── Text block ──
This competitive element will become more prominent thanks to the strides in democratising access to private markets. A wave of entirely new market entrants will join independent investment platforms such as iCapital Network, Moonfare, CAIS and Titanbay to offer access to lower minimum tickets. While some will focus on specific verticals or niches, such as venture capital, co-investments and real estate, others will try to furnish their D2C credentials. All the while, established players will try to diminish the conflicts of interest across their D2C/B2B2C models and move to B2B instead. 

Soaring asset prices and complex transactions

The net result of this increased flow of capital is asset inflation. The early stages of the pandemic saw a real sector stage and style rotation, which have led to a consistent rising tide of asset prices and ballooning company valuations. These calls won’t go away with more noise around overinflated asset prices

The continued wall of capital has led to a more competitive market, easier access to capital and higher valuations. While this can have significant economic benefits and supports global growth, it does increase risk and depresses returns.

Given the lack of standardisation, one response that we expect to happen across 2022 is the increased complexity of transactions. This means growing flexibility surrounding the terms designed to structure downside protection, and more opportunistic investors will allocate across the capital spectrum and structure multi-asset hybrid deals with debt, equity, and real estate components. Lawyers may be one of the biggest beneficiaries of this, but it will also be a helpful mitigant in reducing the risk of transactions for those who know what they are doing. In this scenario, investors will need to be scrupulous in who they work with, as experience in complexity is necessary.

Balancing increased access with regulatory robustness

As the return risk trade-off becomes less favourably skewed and transactions get more complex, it will be interesting to watch this evolve alongside the democratisation story. 

Notwithstanding the tailwind to opening up private markets access for investors, regulatory safeguards need to be enhanced to protect them. In the coming months, we can expect regulatory boards to tighten up the frameworks that respond to the growth in private markets.
───
Task item: Extend the private markets piece by writing what comes after its final sentence, keeping the same style. The entries have nothing to do with this.
── Given data ──
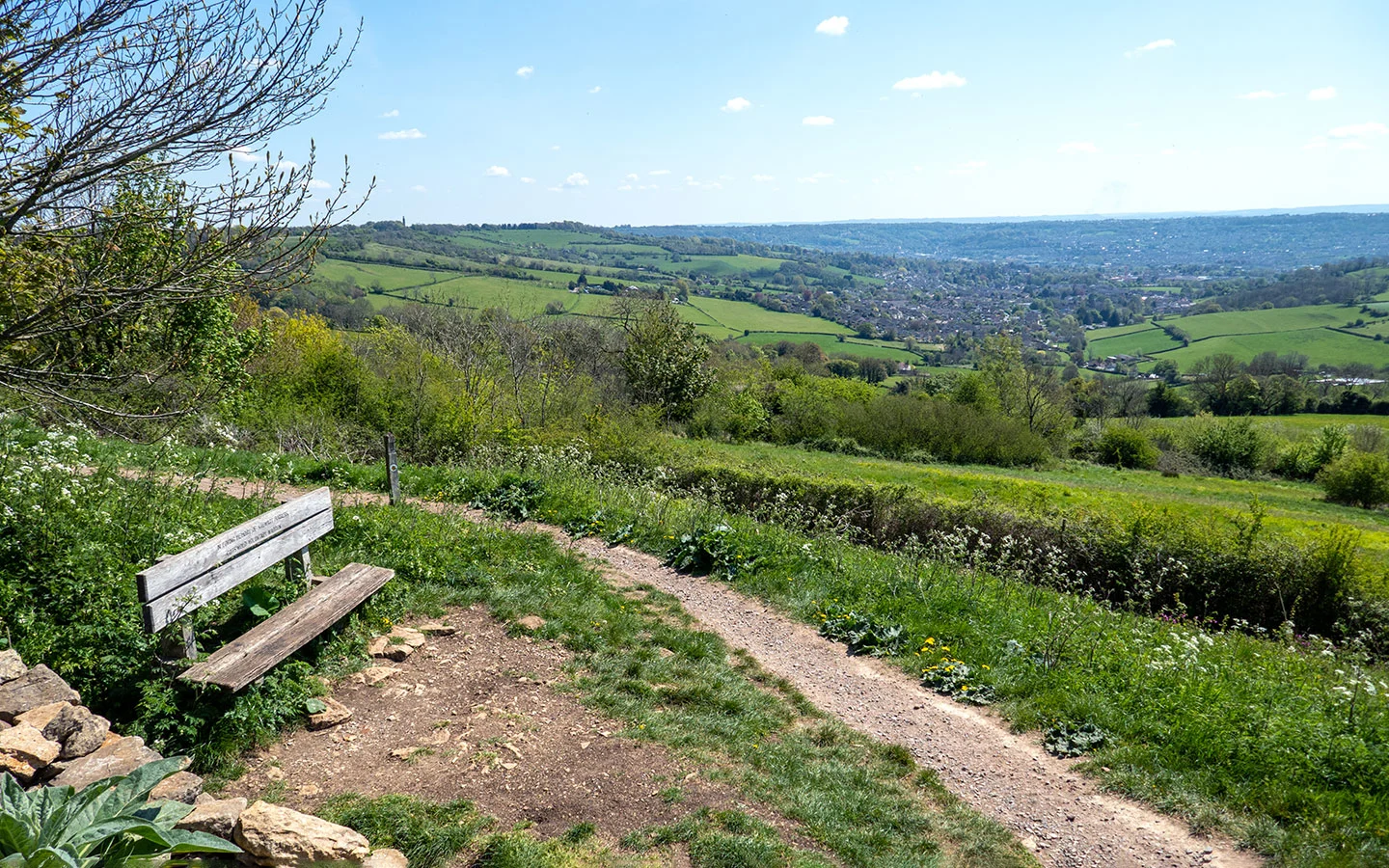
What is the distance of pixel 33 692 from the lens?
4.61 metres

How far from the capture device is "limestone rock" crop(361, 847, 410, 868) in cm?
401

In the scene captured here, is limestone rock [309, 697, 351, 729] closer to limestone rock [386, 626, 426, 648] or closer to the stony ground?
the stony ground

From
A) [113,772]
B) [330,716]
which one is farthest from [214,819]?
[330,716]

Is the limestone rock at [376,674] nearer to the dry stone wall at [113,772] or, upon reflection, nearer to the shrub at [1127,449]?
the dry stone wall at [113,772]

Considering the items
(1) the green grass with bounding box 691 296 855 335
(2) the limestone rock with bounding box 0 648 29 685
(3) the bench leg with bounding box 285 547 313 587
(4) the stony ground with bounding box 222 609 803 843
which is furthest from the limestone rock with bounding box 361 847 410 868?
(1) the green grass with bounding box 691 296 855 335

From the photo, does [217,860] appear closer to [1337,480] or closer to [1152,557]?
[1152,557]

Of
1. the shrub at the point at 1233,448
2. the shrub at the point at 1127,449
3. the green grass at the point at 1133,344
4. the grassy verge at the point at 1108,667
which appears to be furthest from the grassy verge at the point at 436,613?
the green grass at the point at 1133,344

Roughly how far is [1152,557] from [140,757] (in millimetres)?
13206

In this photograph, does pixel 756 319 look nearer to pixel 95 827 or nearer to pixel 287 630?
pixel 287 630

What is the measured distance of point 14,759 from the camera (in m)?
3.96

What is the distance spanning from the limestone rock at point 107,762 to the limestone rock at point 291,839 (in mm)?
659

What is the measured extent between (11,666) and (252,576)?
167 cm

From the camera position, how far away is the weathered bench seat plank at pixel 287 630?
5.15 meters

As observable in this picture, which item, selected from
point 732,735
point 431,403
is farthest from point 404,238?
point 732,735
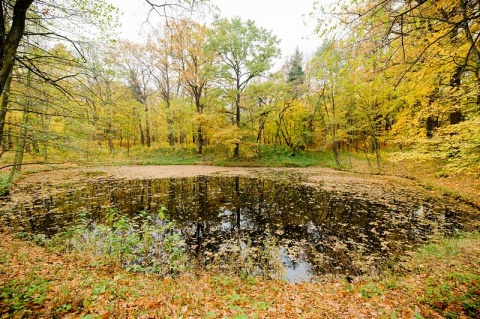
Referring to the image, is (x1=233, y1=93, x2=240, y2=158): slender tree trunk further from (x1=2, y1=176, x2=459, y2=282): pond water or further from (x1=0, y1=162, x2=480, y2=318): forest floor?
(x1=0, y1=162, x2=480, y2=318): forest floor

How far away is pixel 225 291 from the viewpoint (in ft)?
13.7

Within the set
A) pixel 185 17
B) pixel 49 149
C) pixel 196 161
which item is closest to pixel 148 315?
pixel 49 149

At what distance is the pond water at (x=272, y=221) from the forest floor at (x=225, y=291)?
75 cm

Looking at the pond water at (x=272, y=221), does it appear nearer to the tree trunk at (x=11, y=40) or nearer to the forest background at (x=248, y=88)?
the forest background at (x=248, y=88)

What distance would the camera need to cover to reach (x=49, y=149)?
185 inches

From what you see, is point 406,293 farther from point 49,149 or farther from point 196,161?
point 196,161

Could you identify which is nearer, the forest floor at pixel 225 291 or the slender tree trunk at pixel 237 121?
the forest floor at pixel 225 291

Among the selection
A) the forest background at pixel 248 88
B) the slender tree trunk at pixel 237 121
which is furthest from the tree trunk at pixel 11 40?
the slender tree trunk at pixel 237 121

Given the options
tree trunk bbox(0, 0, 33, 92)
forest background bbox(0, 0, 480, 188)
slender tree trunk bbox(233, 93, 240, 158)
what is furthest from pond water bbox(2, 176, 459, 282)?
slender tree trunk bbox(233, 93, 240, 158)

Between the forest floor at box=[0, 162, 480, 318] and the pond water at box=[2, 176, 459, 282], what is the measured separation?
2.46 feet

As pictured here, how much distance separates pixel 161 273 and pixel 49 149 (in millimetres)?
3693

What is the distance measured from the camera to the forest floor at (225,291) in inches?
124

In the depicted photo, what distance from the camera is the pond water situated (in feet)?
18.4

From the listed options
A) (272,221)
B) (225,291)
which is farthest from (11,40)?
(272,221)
───
── Given data ──
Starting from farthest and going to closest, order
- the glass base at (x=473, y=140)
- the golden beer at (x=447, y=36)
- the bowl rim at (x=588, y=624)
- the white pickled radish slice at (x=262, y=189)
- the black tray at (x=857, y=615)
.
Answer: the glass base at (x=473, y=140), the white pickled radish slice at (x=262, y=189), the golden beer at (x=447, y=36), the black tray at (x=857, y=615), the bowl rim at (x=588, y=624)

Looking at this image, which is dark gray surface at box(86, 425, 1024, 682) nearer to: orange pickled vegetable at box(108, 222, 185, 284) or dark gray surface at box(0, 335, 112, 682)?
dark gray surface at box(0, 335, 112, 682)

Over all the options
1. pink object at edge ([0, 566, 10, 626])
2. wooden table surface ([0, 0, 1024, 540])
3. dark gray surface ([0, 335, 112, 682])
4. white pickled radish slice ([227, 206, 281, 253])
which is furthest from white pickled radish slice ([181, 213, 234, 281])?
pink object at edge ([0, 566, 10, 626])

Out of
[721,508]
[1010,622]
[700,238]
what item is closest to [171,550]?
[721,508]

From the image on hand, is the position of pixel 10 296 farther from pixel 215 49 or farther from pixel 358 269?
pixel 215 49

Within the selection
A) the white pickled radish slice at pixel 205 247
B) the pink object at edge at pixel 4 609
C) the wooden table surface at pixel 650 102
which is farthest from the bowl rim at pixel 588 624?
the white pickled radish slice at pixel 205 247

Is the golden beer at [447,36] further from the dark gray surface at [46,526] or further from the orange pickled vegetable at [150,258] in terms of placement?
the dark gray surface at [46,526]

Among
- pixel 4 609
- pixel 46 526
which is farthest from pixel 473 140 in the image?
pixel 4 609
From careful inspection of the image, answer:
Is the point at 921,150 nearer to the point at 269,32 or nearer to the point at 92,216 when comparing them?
───
Solved problem:
It has been encouraging to see the FCA reviewing the HNW/SI definitions and looking into the appropriateness test rules. With this in mind, 2022 should start to see some of the more credible regulators follow this lead while still supporting the opening up of access to illiquid assets. More scrutinised institutions will follow suit, pragmatically balancing the increased technical ability to open access for smaller clients with a strong focus on robust governance. 

The rise of the secondary market 

The noise around secondary markets will continue at pace in 2022. There is some genuine excitement about pre-IPO focused marketplaces such as Forge, EquityZen and the recent spin-out of Nasdaq Private Markets. Even alongside the execution challenges in this part of the market, outside of the pre-IPO space, secondary markets continue to lack any meaningful depth to bring about real liquidity either within funds or in directs. New exchanges will be launched while existing ones will enhance their processes and traction. Regardless, we do not agree with the predictions that we are on the cusp of real secondary markets across the private markets landscape. Price discovery, ready-made pools of buyers and sellers and information symmetry and standardisation all need to be enhanced to reach that point.

Notwithstanding the arguments over whether bringing this secondary exchange is a good thing or not and the extent to which it a) undermines the liquidity premium and b) can provide liquidity in times of need, 2022 will see more movement towards frameworks that offer investors secondary market transactions. 

Increased capital and enhanced technology will make it easier to launch secondary market initiatives. Hopefully, this will begin to serve the bedrock of future connectivity across private markets across the rest of the decade.